BY LINCOLN ANDERSON | The new Lenox Hill HealthPlex recently successfully helped treat a patient suffering a heart attack, two others with stroke symptoms and another with a dangerous, bleeding aneurysm in his brain. These are precisely the kind of life-threatening conditions critics said the new freestanding emergency department wouldn’t be able to help with.
As of Mon., Sept. 22, the HealthPlex — at W. 12th St. and Sixth Ave., in St. Vincent’s Hospital’s former O’Toole Building — had been open 67 days and seen a total of 4,290 patients.
According to Dr. Eric Cruzen, the facility’s director of emergency medicine, 31 percent of patients to date have been Category 1 or 2 on the HealthPlex’s five-point “emergency severity index.”
“Generally, people who score 1 or 2 are very ill with things that are true emergencies and need immediate care,” he said.
Over all, about 7.5 percent of the HealthPlex’s patients have required hospitalization at the facility of their choice.
Earlier this month, the HealthPlex saw a woman walk in off the street with a type of heart attack known as an “ST elevation myocardial infarction.”
“That’s the type of heart attack that has to go immediately to the cardiac catheterization lab to have a balloon angioplasty and / or stent,” Cruzen explained. “We were able to evaluate, stabilize her, begin her treatment and immediately transfer her directly to Beth Israel’s cardiac cath lab.
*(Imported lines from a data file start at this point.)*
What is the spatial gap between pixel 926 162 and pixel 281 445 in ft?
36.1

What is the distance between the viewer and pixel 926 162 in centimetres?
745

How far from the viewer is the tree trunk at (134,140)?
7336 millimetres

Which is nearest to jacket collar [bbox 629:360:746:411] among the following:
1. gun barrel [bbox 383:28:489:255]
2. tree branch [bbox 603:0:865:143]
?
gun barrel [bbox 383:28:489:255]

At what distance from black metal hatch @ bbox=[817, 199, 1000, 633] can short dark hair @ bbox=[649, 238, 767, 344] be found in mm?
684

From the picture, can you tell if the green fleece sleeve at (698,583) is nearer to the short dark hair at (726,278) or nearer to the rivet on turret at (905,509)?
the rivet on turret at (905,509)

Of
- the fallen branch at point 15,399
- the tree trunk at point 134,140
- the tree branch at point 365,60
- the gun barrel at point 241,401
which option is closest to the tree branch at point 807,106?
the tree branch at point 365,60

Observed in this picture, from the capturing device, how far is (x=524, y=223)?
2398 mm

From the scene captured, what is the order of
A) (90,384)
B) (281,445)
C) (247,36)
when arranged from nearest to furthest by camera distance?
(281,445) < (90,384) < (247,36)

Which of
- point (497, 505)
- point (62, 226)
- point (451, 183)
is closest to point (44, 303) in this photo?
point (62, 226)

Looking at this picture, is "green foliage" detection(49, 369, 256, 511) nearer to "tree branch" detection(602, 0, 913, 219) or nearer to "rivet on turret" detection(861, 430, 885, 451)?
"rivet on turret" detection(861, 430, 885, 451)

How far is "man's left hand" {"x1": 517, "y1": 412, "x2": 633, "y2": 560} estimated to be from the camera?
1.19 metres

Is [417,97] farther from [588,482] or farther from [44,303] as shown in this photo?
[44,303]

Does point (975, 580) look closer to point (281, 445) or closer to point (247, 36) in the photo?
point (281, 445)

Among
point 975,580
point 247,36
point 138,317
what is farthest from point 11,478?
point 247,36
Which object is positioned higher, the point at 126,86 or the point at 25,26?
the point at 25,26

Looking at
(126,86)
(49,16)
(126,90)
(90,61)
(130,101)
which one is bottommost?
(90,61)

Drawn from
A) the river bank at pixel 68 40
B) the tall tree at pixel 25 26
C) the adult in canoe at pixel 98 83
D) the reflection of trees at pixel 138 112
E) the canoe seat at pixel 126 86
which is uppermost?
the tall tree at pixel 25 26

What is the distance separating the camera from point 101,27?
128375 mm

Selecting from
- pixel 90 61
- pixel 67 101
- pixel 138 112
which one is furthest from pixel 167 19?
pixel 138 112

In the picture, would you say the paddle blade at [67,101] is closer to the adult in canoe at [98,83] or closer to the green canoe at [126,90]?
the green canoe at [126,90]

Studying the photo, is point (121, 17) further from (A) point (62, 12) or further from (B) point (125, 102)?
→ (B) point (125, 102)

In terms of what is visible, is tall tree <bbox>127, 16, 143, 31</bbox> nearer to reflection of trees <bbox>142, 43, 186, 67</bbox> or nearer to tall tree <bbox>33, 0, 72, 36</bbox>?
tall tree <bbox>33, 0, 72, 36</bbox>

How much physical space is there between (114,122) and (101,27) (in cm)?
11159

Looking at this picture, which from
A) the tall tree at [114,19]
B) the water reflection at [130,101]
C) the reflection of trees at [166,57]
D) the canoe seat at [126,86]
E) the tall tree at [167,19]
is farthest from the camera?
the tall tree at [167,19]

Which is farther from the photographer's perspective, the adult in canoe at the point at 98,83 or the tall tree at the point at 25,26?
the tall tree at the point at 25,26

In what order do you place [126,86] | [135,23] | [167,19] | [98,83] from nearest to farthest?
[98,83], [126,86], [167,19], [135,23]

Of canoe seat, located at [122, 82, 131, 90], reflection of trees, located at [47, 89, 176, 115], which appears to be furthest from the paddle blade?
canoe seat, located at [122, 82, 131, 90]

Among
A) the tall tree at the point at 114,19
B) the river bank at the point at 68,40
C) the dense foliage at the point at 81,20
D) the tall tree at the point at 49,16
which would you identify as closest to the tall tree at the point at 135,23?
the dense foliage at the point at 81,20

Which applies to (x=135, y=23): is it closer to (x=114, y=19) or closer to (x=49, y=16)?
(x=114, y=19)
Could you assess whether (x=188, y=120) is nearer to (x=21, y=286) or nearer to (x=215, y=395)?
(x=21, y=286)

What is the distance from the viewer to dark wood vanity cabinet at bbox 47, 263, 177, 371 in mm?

All of this was done well within the goal time of 90 minutes from presentation to angioplasty. In fact, the patient was at our facility less than 20 minutes from door to door. She did very well. So, for those who asked, ‘What if I go to the HealthPlex and am having a heart attack?’ we now have an actual example to support the fact that the care is top-notch, fast and effective.”
Two other patients who came to the HealthPlex with stroke symptoms were given the clot-busting medication TPA. One of them, a woman, had walked in suffering sudden onset of weakness of one arm and one leg, plus difficulty speaking. Clots can cause brain tissue to die.
“Both did well” after treatment, Cruzen said.
In late August, a patient walked into the HealthPlex “with the worst headache in his life,” which had started just minutes before. It turned out to be a brain aneurysm — the less-common type of stroke, when the wall of a vessel becomes weak and starts to balloon out, causing severe bleeding. This often can be fatal in a short amount of time.
“He was seen immediately and had a CT angiogram that showed an aneurysm bleeding in his brain,” Cruzen said. “He was rushed to the specialized neuro-interventional suite at Lenox Hill Hospital and underwent a complex coiling procedure that stopped the bleeding and saved his life.”
As Cruzen explained it, the coiling procedure involves inserting a very thin catheter into a blood vessel in the leg, then carefully threading it up to where the bleeding is in the brain. A small metal coil is then deployed from the catheter’s end that allows the neurosurgeon to stop the bleeding.
The patient recovered at Lenox Hill Hospital and was discharged several days later.
“With conditions like aneurysms, time from symptom onset to diagnosis is critically important,” Cruzen said. “I am so happy that the HealthPlex was here for this gentleman.
“We’ve really seen the whole spectrum of emergency medicine cases — heart attacks, strokes, aneurysms, pneumonia, broken bones and sepsis, as well as coughs, colds, twisted ankles, cuts, scrapes and bruises,” he said. “We’re seeing about 75 patients a day now, about half of which are coming to us via E.M.S. ambulances. We’ve transferred folks [for higher-level care] to Beth Israel, N.Y.U., Mt. Sinai, Cornell, Columbia and Lenox Hill.
“We’ve really enjoyed becoming a part of the Village and look forward to a long future of caring for our neighbors.”